ERIC Number: ED384977
Record Type: RIE
Publication Date: 1995-Apr
School Routines and the Failure of Curriculum Reform.
This paper describes first-year results of a project in Cleveland (Ohio) that was funded by the National Science Foundation. Cleveland's Problem Solving Infusion Program (PSIP) was designed to help teachers implement new mathematics standards and to empower them to make curricular decisions. In particular, the study examined whether urban teachers reformed mathematics instruction, and if so, how and how much. Data were derived from observation and interviews of 12 teachers (7 women, 5 men) during the first 6 months of 1989. The findings, which indicate that teachers worked for the letter of reform rather than its spirit, illustrate how school routines can be a major obstacle to educational change. Teachers' routines manifested themselves as school-keeping systems that ultimately maintained the status quo. Standard institutional programming, the teachers' limited concept of curriculum theory, and the tendency for teachers to follow established policy resulted in the continuation of business as usual.

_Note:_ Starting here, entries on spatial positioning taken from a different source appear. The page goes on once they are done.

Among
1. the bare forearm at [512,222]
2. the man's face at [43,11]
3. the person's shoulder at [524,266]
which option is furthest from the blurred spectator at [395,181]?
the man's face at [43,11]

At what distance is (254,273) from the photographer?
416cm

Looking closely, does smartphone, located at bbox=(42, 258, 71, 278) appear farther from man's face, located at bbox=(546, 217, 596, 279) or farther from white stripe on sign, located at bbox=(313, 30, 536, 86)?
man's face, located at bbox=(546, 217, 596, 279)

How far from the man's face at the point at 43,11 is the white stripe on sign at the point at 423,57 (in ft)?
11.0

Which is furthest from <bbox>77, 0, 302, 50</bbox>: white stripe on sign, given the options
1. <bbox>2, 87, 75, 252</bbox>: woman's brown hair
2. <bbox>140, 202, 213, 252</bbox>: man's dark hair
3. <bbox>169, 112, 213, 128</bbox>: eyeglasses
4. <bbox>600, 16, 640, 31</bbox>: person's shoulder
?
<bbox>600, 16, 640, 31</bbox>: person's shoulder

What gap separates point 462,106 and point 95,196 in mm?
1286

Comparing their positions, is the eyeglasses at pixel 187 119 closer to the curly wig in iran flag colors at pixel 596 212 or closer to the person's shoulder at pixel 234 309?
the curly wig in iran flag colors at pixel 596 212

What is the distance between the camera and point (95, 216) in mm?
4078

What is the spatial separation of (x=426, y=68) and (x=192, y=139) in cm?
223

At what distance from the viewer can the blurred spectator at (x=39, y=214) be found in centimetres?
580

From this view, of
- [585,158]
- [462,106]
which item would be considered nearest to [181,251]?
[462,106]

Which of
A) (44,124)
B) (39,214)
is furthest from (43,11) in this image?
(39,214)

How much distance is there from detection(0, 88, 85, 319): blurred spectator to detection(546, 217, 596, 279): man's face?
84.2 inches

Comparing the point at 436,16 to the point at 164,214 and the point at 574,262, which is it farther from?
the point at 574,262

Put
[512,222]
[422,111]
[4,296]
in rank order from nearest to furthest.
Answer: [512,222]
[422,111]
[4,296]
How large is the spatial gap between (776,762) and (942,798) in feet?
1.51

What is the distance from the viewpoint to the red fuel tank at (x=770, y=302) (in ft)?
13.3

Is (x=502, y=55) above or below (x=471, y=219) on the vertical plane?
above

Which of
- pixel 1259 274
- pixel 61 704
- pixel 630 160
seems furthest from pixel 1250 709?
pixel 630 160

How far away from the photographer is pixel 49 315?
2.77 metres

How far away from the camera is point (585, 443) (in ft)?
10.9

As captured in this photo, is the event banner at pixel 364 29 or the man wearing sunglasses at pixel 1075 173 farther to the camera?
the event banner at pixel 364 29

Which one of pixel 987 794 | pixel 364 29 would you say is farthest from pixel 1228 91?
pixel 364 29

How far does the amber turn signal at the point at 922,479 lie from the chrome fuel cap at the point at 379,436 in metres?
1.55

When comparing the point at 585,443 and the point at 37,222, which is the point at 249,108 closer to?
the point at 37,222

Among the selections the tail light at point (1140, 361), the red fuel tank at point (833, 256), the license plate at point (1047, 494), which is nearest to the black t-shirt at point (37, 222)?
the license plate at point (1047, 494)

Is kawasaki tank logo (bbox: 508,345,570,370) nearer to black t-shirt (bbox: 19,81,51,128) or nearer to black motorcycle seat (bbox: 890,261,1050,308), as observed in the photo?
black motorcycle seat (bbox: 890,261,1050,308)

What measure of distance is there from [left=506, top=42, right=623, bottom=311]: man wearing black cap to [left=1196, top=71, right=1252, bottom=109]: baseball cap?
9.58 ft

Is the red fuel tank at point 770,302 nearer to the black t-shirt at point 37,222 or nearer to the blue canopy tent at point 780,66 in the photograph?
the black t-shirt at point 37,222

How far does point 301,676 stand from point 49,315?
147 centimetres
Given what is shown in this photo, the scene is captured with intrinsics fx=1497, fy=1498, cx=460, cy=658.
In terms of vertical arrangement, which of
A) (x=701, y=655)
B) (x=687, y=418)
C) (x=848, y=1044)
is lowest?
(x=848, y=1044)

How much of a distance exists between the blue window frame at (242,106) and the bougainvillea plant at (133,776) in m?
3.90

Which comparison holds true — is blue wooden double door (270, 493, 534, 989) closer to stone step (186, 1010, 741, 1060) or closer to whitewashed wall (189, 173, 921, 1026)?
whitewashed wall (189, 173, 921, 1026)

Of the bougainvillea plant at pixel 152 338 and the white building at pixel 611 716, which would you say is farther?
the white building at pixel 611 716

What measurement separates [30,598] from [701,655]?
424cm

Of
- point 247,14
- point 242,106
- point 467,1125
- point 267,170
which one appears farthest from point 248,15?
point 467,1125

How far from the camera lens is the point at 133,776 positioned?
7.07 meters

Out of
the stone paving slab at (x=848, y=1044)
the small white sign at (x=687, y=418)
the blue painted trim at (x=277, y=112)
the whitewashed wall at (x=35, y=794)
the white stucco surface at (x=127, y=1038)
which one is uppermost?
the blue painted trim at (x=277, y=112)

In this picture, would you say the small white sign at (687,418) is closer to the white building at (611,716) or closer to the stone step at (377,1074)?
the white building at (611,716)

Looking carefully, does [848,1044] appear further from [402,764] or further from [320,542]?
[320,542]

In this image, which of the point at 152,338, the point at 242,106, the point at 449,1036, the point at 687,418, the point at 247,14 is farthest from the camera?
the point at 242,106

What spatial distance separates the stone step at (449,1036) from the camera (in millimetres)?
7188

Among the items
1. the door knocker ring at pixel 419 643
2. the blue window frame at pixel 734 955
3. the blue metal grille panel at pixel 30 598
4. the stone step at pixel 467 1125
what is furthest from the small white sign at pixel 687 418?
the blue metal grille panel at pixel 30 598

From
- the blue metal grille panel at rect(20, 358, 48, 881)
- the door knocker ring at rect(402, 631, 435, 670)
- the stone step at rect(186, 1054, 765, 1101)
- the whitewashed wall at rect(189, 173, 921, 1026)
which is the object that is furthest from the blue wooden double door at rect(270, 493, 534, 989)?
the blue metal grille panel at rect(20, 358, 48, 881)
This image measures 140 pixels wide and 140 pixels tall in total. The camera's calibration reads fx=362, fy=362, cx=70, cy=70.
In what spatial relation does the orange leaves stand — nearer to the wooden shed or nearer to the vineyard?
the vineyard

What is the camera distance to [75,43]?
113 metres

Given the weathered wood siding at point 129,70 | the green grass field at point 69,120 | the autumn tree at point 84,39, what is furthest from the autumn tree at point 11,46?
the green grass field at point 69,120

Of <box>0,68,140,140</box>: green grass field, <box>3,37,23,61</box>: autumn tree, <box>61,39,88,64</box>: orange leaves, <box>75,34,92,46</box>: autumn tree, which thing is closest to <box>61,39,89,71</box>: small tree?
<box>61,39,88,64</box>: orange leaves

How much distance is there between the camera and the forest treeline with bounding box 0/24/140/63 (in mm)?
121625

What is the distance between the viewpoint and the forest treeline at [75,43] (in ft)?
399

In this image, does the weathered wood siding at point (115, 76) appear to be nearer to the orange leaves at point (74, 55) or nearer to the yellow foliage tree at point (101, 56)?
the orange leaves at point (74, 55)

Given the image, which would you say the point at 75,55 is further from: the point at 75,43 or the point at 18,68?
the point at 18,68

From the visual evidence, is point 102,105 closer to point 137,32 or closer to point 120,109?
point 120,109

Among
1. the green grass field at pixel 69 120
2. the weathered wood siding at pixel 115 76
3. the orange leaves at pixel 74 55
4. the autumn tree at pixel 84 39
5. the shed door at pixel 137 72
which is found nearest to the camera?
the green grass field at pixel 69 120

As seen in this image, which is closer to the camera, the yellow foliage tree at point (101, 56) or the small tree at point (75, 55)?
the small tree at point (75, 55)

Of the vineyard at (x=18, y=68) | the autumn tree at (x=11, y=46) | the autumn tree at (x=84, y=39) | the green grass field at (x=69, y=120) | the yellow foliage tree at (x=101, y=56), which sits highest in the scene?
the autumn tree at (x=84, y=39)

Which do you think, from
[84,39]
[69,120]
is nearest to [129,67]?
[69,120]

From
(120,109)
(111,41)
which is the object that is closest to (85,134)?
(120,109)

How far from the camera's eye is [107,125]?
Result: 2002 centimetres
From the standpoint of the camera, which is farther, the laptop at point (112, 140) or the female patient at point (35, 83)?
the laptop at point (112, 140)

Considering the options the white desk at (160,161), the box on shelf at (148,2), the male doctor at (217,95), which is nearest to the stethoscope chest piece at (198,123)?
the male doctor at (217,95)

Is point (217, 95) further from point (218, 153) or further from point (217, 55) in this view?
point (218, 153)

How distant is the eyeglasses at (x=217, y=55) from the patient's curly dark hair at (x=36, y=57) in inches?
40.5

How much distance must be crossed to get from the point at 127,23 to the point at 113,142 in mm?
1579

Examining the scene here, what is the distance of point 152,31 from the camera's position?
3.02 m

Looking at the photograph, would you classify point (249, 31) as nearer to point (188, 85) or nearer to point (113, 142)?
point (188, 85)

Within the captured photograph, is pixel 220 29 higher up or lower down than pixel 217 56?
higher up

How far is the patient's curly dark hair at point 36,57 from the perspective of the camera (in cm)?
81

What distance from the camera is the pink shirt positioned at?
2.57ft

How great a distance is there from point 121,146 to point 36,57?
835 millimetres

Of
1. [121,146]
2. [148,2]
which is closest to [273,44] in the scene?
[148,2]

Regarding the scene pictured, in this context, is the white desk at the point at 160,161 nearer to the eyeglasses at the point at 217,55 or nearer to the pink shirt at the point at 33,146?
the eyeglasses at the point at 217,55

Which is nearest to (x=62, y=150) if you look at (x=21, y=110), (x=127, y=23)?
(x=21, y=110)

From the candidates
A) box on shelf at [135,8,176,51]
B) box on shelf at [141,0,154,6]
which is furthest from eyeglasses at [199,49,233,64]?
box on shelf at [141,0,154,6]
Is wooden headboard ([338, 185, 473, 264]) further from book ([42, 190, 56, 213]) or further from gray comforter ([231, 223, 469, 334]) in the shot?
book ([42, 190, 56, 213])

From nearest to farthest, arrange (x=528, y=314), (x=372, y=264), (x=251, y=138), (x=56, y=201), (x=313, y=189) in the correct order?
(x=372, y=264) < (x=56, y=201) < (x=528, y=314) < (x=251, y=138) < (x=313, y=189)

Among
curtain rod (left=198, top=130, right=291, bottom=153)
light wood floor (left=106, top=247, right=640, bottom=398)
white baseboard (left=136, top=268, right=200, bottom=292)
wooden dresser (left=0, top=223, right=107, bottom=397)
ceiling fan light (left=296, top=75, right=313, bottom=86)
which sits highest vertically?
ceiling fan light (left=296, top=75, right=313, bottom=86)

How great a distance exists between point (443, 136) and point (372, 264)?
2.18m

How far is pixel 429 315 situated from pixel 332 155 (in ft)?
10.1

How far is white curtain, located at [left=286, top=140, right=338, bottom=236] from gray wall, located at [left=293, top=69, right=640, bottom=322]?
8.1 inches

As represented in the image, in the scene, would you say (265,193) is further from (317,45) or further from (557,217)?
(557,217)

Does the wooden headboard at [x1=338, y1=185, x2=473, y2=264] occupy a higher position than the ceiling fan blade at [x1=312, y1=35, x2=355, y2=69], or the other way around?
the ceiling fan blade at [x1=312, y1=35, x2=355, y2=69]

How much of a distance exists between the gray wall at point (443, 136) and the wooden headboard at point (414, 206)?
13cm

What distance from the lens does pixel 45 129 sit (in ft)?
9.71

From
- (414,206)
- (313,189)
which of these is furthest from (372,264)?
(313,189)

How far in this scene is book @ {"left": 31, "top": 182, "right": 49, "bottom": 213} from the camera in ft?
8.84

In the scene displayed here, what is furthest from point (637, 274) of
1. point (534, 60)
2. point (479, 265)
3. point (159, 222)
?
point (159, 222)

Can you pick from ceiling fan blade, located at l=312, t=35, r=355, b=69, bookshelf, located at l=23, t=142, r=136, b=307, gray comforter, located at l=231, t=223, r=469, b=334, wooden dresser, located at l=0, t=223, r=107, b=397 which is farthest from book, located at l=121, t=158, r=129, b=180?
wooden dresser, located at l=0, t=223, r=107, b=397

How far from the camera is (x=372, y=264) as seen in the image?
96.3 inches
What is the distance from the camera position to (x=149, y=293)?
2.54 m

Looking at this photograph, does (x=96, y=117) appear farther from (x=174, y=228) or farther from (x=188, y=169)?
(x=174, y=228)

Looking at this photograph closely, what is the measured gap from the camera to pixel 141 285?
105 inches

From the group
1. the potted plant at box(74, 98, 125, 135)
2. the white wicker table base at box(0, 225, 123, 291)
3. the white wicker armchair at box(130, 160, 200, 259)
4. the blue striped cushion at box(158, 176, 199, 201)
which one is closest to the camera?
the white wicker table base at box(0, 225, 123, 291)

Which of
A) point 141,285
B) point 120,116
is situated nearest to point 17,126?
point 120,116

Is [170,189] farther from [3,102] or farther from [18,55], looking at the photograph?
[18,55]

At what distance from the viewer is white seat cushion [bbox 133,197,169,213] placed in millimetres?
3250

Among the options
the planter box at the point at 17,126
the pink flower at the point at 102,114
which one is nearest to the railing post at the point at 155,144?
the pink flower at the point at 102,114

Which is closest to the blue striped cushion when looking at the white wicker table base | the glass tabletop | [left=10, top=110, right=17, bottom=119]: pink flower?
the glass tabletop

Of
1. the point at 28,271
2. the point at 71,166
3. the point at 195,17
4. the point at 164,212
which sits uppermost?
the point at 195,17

Comprehensive school improvement and curriculum reform requires: (1) teacher responsibility for providing effective problem-solving instruction; (2) public's trust in school teachers; (3) research of process-oriented teaching and learning; (4) the promotion of student learning as teachers' primary responsibility; and (5) a connection with the community's plans for urban reconstruction. (LMI)
Publication Type: Reports - Research; Speeches/Meeting Papers
Education Level: N/A
Authoring Institution: N/A
Note: Paper presented at the Annual Meeting of the American Educational Research Association (San Francisco, CA, April 18-22, 1995).